US-Demokraten in der Identitätskrise

Nach dem Wahldebakel betreiben die Demokraten Ursachenforschung. Erster Vertreter der Führungsriege tritt ab

WASHINGTON taz ■ Einen Tag nach der Niederlage der Demokraten bei den Wahlen zum US-Kongress hat der bisherige Minderheitsführer im Repräsentantenhaus, Dick Gephard, seinen Rückzug angekündigt. Er werde nicht wieder kandidieren, wenn sich im Januar der Kongress konstituiere, sagte Gephard, der die demokratische Fraktion im Repräsentantenhaus seit 1994 anführt.

Gephard ist der Erste aus der bisherigen demokratischen Führungsriege, der nach dem Debakel vom Dienstag seinen Posten aufgibt. Er ließ zwar offen, ob er damit Verantwortung für die Niederlage übernehmen wollte oder sich auf eine mögliche Präsidentschaftskandidatur vorbereiten will. Doch für Letzteres stehen die Chancen nicht allzu gut, denn Dick Gephard steht auch persönlich für die jetzige Identitätskrise der Demokraten.

Allmählich dämmert es den Demokraten, dass die übertriebene Nähe zu Präsident George W. Bush ihnen nicht gut getan hat – und für die stand, etwa in der Irakfrage, Dick Gephard in vorderster Front. Sein Rückzug löst das Problem nicht, und die Diskussion hat gerade erst begonnen. Noch wundern sich die Demokraten, warum sie aus der schwierigen Wirtschaftslage kein Kapital schlagen konnten. Denn Umfragen zufolge war die Wirtschaft eines der wichtigsten Themen – nur sah die Mehrheit keinen Grund, deswegen den Demokraten ihre Stimme zu geben.

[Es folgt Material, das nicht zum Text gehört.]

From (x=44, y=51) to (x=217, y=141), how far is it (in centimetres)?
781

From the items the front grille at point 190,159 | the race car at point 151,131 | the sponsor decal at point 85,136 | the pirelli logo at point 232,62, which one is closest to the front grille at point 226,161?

Neben dem Antiterrorkomplex waren es die Themen der letzten 30 Jahre, die den Wahlkampf bestimmten: Steuern, Gesundheitspolitik, Bildung und die Ankurbelung der Wirtschaft. Die Themen sind wichtig, doch die immer gleiche Auseinandersetzung langweilt – und beim Thema der Steuerpolitik haben die Republikaner längst die Lufthoheit: Gegen das Versprechen weiterer Steuerkürzungen versuchen die Demokraten gar nicht erst anzugehen – trotz angespannter Haushaltslage. Und das ungerechte Steuerstreichungspaket von 2001, das nur wenige Wohlhabende stark entlastet, können die Demokraten auch kaum zum Thema machen: Als Bush dieses Paket durch den Kongress brachte, konnte er im Senat auf entscheidende Stimmen von den Demokraten zählen. Und wenn Bush in den nächsten zwei Jahren vom Kongress fordern wird, die Steuerstreichungen permanent zu verankern, braucht er zwar die Stimmen der Demokraten nicht mehr. Ob das denen aber Grund genug ist, dagegen zu stimmen?

Nicht wenige fordern einen Schwenk zu strikter Opposition in innen- und außenpolitischen Fragen, um das Profil der Demokraten wieder zu schärfen – doch da warnen zielgruppenorientierte Wahlstrategen, die darauf hinweisen, dass auch in den USA heute Wahlen in der politischen Mitte gewonnen werden und die linksliberale Basis der Demokraten zu klein sei. Das verweist auf ein Führungsproblem – immerhin folgt Präsident Bush mitnichten einem Programm der Mitte, sondern setzt eine ultrakonservative Linie durch.

Das kann er nur aufgrund des 11.-September-Bonus. Aber das ist kein Grund für übertriebene Ängstlichkeit, zudem die Demokraten, so warnt der Washington Post-Kolumnist E. J. Dionne, nicht gut beraten sind, wenn sie durch Unterstützung des Präsidenten dessen Popularität vergrößern. Nur: Opposition bräuchte ein Gesicht. Dick Gephard war es nicht. Der bisherige demokratische Mehrheitsführer im Senat, Tom Daschle, hat in der Irakdebatte versucht, die Opposition anzuführen, und wurde von der eigenen Fraktion düpiert.

So bleibt nur der frühere Vizepräsident Al Gore, der sich in den letzten Wochen gelegentlich anschickte, in so eine Richtung zu argumentieren. Gore spielt zwar mit dem Gedanken einer erneuten Kandidatur, doch seine Popularitätswerte sind im Keller.

Bleibt die Hoffnung auf neue Gesichter bei den Gouverneuren, dem traditionellen Rekrutierungsfeld künftiger Präsidenten. Und die einzigen Wahlen, bei denen die Demokraten Zugewinne erzielten. Zwar argumentieren Kritiker, angesichts der Haushaltskrise in nahezu allen Bundesstaaten habe in sehr vielen Staaten die jeweilige Opposition gewonnen, und da diesmal mehr republikanische Gouverneure zur Wiederwahl standen, hätten mehr Demokraten gewonnen. Wie dem auch sei: Bis diese neuen Figuren für eine Präsidentschaftskandidatur bereit sind, brauchen sie Zeit. Für die Wahlen 2004 keine rosigen Aussichten.